L'actualité littéraire hebdo avec BIBLIOBS - Vendredi 31 juillet 2026

 

Vendredi 31 juillet 2026

Chaque vendredi, notre sélection d’articles pour suivre l’actualité littéraire et la vie des idées : romans, essais, polars et BD.
« Backrooms », meilleure adaptation de l’inadaptable « Maison des Feuilles » ?

Par Amandine Schmitt

Certes, il y a « l’Odyssée » de Christopher Nolan − dont la source littéraire est évidente − qui bourre à craquer les salles de cinéma, mais un autre phénomène fait rage sur grand écran cet été : « Backrooms ». Réalisé par Kane Parsons, YouTubeur prodige de 21 ans à qui on a donné les clés d’Hollywood, le film suit Clark (Chiwetel Ejiofor), architecte raté, dans sa découverte d’un passage secret dans le sous-sol du morne magasin de meubles qu’il dirige. Derrière un pan de mur élastique, des pièces vides au papier peint jaune délavé s’emboîtent à l’infini. Demeurent des vestiges étranges, à demi avalés par les parois, et des objets ayant manifestement appartenu à d’autres. Au cœur de ce lieu indéchiffrable semble roder une menace. Un dédale aussi effrayant que fascinant, qui peut être interprété de multiples manières. Métaphore de l’IA, qui recrache (mal) ce qu’elle absorbe ? Transposition du mythe du Minotaure ? Projection d’une psyché ?

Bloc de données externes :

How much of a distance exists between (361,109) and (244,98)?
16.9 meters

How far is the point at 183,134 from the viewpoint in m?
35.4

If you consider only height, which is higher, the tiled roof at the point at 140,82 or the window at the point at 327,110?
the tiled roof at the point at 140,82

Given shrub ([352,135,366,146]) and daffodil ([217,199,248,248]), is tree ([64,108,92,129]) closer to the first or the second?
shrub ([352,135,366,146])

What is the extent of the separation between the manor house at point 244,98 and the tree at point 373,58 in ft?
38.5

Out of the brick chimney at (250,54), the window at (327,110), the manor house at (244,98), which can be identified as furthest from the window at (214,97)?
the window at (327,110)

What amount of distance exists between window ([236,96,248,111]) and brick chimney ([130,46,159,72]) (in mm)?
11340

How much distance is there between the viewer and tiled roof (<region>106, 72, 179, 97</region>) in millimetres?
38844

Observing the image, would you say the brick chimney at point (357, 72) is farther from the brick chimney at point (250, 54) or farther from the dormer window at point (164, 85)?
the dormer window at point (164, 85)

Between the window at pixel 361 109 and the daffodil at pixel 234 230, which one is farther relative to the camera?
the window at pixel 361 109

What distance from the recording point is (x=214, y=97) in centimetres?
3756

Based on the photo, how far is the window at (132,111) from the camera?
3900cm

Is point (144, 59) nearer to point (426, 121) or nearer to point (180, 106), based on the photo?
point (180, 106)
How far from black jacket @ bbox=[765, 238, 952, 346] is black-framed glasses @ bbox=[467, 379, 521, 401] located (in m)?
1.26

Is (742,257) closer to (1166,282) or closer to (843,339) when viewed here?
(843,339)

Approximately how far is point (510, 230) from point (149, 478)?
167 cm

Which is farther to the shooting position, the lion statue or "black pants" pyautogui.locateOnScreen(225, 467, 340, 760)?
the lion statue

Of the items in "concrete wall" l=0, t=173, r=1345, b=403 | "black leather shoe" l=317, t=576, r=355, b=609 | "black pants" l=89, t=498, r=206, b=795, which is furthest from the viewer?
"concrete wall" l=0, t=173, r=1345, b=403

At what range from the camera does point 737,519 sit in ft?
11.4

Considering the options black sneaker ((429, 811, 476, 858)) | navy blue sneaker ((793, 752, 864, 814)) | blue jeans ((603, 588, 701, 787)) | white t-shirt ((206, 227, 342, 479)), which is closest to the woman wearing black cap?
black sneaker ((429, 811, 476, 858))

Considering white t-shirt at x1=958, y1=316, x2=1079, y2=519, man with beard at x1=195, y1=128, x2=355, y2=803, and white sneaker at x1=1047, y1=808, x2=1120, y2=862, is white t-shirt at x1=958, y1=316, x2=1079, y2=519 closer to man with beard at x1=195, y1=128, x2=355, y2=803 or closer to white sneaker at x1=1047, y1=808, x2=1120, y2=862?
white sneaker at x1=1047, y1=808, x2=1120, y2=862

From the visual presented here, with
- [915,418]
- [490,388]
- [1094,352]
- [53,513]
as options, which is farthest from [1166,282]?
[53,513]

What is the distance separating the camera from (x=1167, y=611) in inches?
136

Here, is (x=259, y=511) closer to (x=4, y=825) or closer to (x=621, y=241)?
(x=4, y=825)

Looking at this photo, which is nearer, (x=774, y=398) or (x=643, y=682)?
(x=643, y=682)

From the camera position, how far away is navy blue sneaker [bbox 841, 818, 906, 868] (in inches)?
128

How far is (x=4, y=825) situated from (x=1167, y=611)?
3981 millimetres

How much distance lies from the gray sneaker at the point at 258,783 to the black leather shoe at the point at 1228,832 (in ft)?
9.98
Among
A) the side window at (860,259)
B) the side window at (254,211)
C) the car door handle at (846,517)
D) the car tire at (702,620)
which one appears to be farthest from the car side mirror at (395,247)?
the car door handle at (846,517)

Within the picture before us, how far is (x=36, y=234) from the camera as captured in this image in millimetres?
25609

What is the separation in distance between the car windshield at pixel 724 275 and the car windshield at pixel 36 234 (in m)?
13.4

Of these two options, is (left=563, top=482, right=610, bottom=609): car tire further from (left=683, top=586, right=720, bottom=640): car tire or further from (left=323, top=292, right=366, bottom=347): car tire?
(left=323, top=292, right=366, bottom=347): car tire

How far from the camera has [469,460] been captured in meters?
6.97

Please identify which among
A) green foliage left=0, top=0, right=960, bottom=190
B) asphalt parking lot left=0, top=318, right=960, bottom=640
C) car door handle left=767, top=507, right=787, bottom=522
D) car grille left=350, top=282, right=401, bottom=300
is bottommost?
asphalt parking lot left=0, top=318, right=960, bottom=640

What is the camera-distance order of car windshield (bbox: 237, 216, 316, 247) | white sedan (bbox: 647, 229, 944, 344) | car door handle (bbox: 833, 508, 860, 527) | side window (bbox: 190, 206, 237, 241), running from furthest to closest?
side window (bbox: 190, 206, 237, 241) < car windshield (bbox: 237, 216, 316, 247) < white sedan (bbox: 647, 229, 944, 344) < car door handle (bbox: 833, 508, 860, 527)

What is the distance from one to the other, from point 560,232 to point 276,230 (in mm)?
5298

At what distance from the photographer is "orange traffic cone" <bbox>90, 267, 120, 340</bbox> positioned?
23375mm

Le même genre de théories et d’arrachages de cheveux circulent depuis longtemps au sujet d’un monument de papier, le culte « la Maison des feuilles » de l’Américain Mark Z. Danielewski (première édition en français chez Denoël en 2002, réédition Monsieur Toussaint Louverture en 2022, traduction de Claro). Un ouvrage monstre de 700 pages, à l’intrigue indescriptible. Puisqu’il faut essayer de tirer un fil, prenons le plus évident. A leur retour d’un voyage à Seattle, les Navidson constatent qu’un couloir, auparavant absent, est apparu dans leur maison de Virginie. Obsédé, Will Navidson explore les limbes du bâtiment, dont il constate qu’il a des dimensions supérieures à l’intérieur qu’à l’extérieur. L’ouvrage regroupe les impressions de nombreux curieux qui ont cherché à percer le mystère de la maison, sous différentes formes : chansons, travaux universitaires, etc.

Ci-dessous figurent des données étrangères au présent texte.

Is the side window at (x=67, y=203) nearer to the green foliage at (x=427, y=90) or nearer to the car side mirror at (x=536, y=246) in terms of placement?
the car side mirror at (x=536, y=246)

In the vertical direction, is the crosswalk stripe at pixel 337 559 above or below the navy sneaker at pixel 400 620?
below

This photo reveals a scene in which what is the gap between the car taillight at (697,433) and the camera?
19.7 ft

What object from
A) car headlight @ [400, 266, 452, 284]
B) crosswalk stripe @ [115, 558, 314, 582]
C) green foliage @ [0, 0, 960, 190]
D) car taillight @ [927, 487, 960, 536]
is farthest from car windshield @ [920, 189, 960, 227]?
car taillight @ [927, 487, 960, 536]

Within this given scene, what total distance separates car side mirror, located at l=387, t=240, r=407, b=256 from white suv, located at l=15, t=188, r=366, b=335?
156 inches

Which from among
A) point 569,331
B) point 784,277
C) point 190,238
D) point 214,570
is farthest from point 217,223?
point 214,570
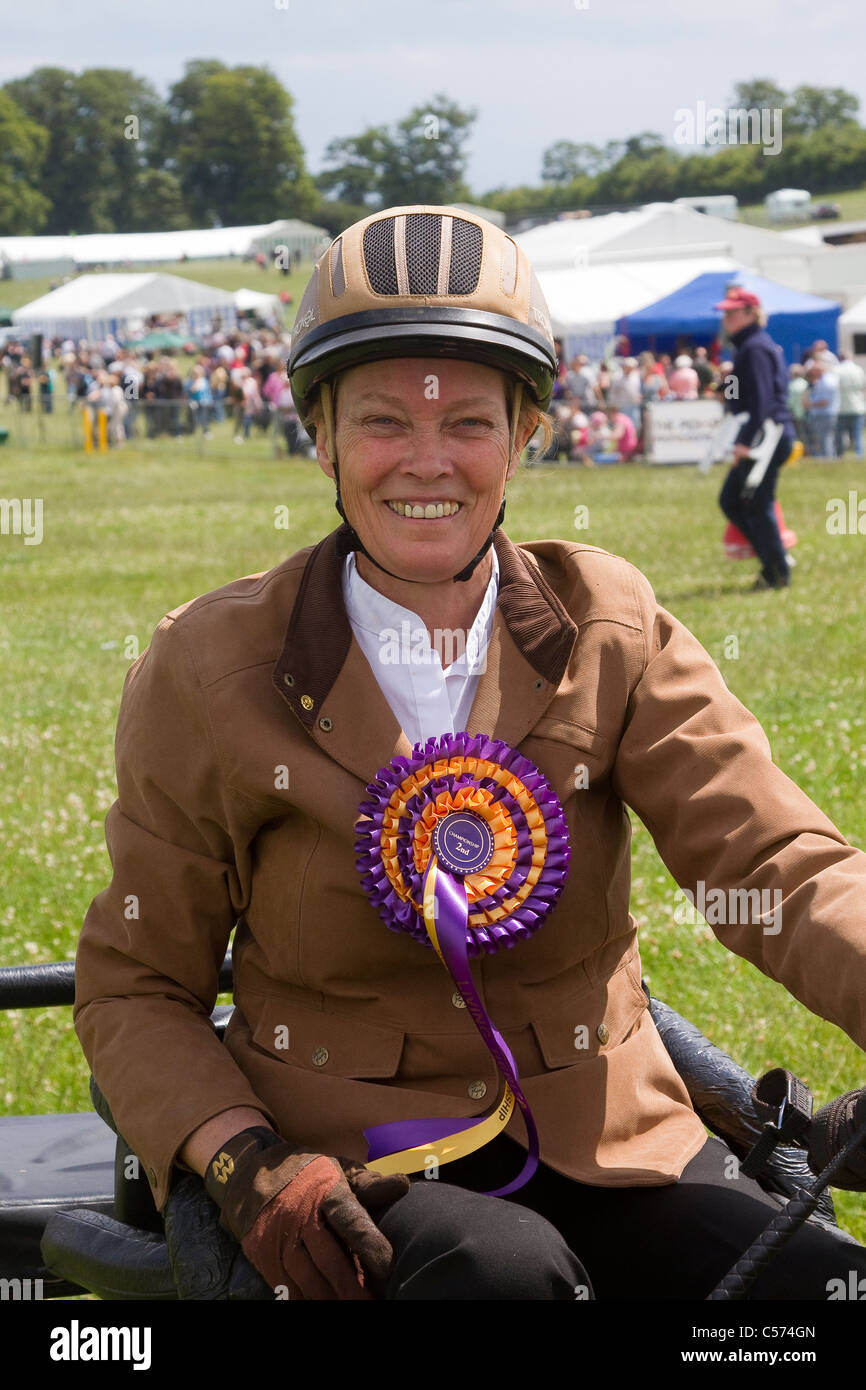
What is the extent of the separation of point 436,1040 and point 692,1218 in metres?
0.47

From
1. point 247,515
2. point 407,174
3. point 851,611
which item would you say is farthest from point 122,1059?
point 407,174

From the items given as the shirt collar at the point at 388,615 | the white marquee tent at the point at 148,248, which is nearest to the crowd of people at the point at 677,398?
the shirt collar at the point at 388,615

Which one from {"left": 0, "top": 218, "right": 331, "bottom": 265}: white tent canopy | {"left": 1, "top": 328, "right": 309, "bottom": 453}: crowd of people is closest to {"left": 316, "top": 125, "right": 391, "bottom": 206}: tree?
{"left": 0, "top": 218, "right": 331, "bottom": 265}: white tent canopy

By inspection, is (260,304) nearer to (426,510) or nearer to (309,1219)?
(426,510)

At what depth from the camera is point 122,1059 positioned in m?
2.55

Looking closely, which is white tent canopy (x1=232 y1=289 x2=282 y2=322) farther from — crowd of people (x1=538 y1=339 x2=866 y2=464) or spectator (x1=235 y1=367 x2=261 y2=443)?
crowd of people (x1=538 y1=339 x2=866 y2=464)

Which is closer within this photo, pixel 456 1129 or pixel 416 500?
pixel 456 1129

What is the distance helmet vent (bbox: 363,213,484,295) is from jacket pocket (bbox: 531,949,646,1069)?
3.78 ft

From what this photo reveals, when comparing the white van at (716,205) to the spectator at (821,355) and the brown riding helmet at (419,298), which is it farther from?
the brown riding helmet at (419,298)

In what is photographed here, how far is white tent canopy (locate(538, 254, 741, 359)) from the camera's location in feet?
110

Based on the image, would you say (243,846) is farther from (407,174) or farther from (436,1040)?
(407,174)

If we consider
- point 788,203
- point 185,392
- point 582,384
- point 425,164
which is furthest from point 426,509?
point 425,164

« Backrooms » comme « la Maison des feuilles » mettent en scène ce qu’on appelle des « espaces liminaux », ces lieux de rien (halls d’aéroport, salles d’attente, centres commerciaux…) où le vide fait surgir l’angoisse. Les deux ont aussi en commun d’inventer une grammaire expérimentale. Le livre s’appuie sur de nombreux jeux de typographie (le mot « maison » est toujours imprimé à l’encre bleue, par exemple) ou de variations de formes (notes de bas de page, paragraphes à l’envers, partitions…). « Backrooms » alterne lui aussi entre les sources : le long-métrage filmé de manière conventionnelle, les vidéos de rapports scientifiques et le « found footage », ces scènes montrées en vue subjective. Dans les deux cas, les récits sont enchâssés les uns dans les autres façon matriochkas.

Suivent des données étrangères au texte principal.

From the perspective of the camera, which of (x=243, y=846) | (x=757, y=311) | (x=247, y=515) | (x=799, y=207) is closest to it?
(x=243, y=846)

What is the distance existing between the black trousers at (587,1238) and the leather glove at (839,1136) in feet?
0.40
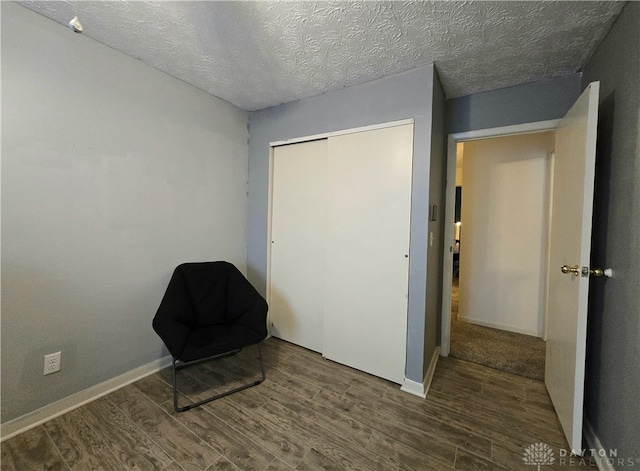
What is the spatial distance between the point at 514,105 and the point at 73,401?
3902 millimetres

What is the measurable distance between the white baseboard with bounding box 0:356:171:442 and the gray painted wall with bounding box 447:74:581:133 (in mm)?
3339

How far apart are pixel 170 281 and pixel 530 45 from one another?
2.98m

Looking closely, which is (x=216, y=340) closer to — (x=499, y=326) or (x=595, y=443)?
(x=595, y=443)

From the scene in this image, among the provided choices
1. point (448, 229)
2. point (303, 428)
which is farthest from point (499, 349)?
point (303, 428)

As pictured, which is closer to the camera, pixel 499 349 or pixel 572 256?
pixel 572 256

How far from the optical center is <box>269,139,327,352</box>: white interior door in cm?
238

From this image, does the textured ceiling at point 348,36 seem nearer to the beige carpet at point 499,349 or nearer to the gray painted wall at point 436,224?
the gray painted wall at point 436,224

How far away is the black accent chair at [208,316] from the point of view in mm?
1655

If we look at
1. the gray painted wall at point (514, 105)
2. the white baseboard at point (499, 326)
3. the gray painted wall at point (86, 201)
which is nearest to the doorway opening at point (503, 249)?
the white baseboard at point (499, 326)

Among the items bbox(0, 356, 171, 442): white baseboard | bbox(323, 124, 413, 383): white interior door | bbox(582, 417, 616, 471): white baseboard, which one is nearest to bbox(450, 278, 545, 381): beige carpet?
bbox(582, 417, 616, 471): white baseboard

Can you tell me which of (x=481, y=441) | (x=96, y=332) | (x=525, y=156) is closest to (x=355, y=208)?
(x=481, y=441)

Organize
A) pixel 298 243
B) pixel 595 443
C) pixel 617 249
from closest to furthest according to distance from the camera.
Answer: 1. pixel 617 249
2. pixel 595 443
3. pixel 298 243

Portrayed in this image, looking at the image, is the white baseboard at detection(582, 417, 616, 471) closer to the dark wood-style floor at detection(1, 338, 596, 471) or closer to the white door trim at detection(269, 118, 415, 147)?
the dark wood-style floor at detection(1, 338, 596, 471)

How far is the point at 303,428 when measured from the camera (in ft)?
4.99
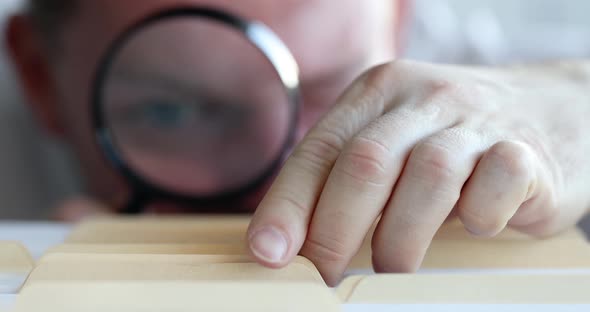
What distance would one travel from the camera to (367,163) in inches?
25.1

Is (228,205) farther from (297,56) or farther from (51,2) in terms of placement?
(51,2)

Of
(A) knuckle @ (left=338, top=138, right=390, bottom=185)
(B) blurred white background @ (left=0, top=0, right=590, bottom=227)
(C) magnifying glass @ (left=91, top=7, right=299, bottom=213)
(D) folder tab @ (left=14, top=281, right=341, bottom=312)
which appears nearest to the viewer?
→ (D) folder tab @ (left=14, top=281, right=341, bottom=312)

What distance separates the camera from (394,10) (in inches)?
56.0

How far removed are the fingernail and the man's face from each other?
1.54ft

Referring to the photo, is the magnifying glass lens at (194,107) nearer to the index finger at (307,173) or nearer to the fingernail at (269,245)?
the index finger at (307,173)

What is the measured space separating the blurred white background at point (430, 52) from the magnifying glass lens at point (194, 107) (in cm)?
75

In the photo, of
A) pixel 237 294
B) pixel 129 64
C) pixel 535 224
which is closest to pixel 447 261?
pixel 535 224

Les deux œuvres trouvent leur genèse sur internet. A défaut de trouver un éditeur pour son projet hors normes, Danielewski a d’abord publié ses feuillets en ligne, suscitant des carrières de détectives amateurs aux quatre coins de la planète. Kane Parsons, lui, a débuté avec une websérie artisanale basée sur une histoire « creepypasta » (comprendre : une cyber-légende urbaine) au sujet de pièces au papier peint jaune. On murmure même qu’elle aurait été directement inspirée de « la Maison des feuilles ». Comme si cette nouvelle itération au cinéma était une manifestation de la maison elle-même. Elle gagne en largeur, et d’autres s’y intéresseront après nous. Brrr.